_Source document_:
Effective January 1, 2009, we adopted FSP No. 133-1 and FIN No. 45-4,Disclosures about Credit Derivatives and Certain Guarantees: An Amendment of FASB Statement No. 133 and FASB Interpretation No. 45; and Clarification of the Effective Date of FASB Statement No. 161 (FSP 133-1 and FIN 45-4). FSP 133-1 and FIN 45-4 amends and enhances disclosure requirements for sellers of credit derivatives and financial guarantees. It also clarifies that the disclosure requirements of FAS 161 are effective for quarterly periods beginning after November 15, 2008, and fiscal years that include those periods. The implementation of this standard did not have a material impact on our consolidated financial statements.
Effective January 1, 2009, we adopted EITF Issue No. 08-5,Issuer’s Accounting for Liabilities Measured at Fair Value With a Third-Party Credit Enhancement(EITF 08-5). EITF 08-5 provides guidance for measuring liabilities issued with an attached third-party credit enhancement (such as a guarantee). It clarifies that the issuer of a liability with a third-party credit enhancement (such as a guarantee) should not include the effect of the credit enhancement in the fair value measurement of the liability. The implementation of this standard did not have a material impact on our consolidated financial statements.

_What you are asked to do_:
Please write the next part of the passage on newly adopted accounting standards, starting after its last sentence.

_Provided information_:
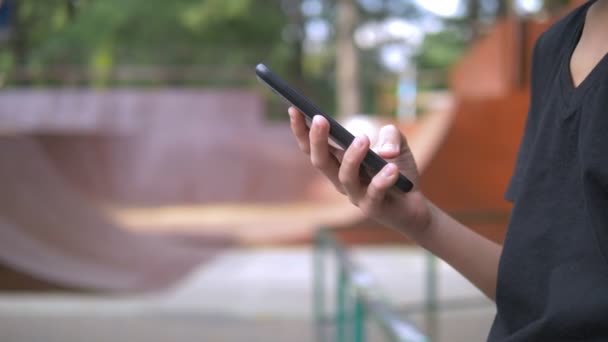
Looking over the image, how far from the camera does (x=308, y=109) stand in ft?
2.59

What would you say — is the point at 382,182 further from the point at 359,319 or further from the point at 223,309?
the point at 223,309

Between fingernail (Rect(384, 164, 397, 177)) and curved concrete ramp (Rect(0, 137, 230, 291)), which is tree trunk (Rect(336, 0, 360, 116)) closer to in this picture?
curved concrete ramp (Rect(0, 137, 230, 291))

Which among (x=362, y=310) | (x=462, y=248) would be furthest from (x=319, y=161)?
(x=362, y=310)

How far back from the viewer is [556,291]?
2.32ft

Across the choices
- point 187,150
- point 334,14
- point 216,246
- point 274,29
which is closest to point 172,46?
point 274,29

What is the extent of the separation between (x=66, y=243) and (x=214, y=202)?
4938 millimetres

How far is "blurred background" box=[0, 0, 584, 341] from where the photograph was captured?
14.6ft

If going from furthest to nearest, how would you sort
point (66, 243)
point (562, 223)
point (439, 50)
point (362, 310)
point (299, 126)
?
point (439, 50) < point (66, 243) < point (362, 310) < point (299, 126) < point (562, 223)

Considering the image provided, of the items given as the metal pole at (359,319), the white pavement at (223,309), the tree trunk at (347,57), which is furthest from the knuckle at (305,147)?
the tree trunk at (347,57)

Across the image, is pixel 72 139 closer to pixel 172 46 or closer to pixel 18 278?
pixel 18 278

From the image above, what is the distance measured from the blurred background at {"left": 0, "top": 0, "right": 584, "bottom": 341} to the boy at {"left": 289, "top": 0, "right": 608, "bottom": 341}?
0.43 meters

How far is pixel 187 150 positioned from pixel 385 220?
1091cm

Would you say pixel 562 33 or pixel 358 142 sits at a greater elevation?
pixel 562 33

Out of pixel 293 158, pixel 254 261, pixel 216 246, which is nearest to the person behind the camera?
pixel 254 261
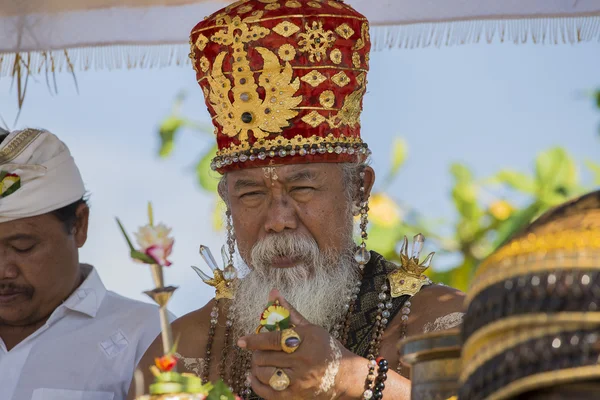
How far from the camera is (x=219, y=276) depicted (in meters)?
3.98

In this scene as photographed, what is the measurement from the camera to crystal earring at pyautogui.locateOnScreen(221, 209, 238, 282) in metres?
3.84

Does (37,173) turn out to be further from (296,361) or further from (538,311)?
(538,311)

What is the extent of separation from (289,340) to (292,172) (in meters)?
0.95

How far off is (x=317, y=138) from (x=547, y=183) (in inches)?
370

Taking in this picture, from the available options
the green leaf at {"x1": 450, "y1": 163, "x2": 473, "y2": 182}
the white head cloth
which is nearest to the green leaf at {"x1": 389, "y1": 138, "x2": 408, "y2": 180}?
the green leaf at {"x1": 450, "y1": 163, "x2": 473, "y2": 182}

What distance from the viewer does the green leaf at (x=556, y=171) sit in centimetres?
1264

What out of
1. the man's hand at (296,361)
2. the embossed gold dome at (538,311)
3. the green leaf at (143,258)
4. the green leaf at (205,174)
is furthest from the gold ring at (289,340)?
the green leaf at (205,174)

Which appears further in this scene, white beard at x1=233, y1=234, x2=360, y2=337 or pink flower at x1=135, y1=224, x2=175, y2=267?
white beard at x1=233, y1=234, x2=360, y2=337

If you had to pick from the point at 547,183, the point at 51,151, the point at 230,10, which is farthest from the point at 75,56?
the point at 547,183

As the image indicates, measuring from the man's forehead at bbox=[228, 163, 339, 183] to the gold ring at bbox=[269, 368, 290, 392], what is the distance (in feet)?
3.15

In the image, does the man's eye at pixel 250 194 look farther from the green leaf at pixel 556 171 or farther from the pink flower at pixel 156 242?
the green leaf at pixel 556 171

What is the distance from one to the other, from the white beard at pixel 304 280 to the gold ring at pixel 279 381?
84 centimetres

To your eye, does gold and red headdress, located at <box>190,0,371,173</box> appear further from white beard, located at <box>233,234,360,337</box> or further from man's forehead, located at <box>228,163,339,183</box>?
white beard, located at <box>233,234,360,337</box>

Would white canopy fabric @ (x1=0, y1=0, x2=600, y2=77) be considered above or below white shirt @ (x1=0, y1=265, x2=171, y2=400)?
above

_In response_:
In May 2009, the FASB issued Statement No. 165,Subsequent Events (FAS 165). FAS 165 sets forth the period after the balance sheet date during which management of a reporting entity should evaluate events or transactions that may have occurred for potential recognition or disclosure in the financial statements, the circumstances under which an entity should recognize events or transactions occurring after the balance sheet date in its financial statements and the disclosures that an entity should make about events or transactions that occurred after the balance sheet date. We adopted FAS 165 as of June 30, 2009, which was the required effective date. The implementation of this standard did not have a material impact on our consolidated financial statements. We evaluated our June 30, 2009 financial statements for subsequent events through July 30, 2009, the date the financial statements were available to be issued. We are not aware of any subsequent events which would require recognition or disclosure in the financial statements.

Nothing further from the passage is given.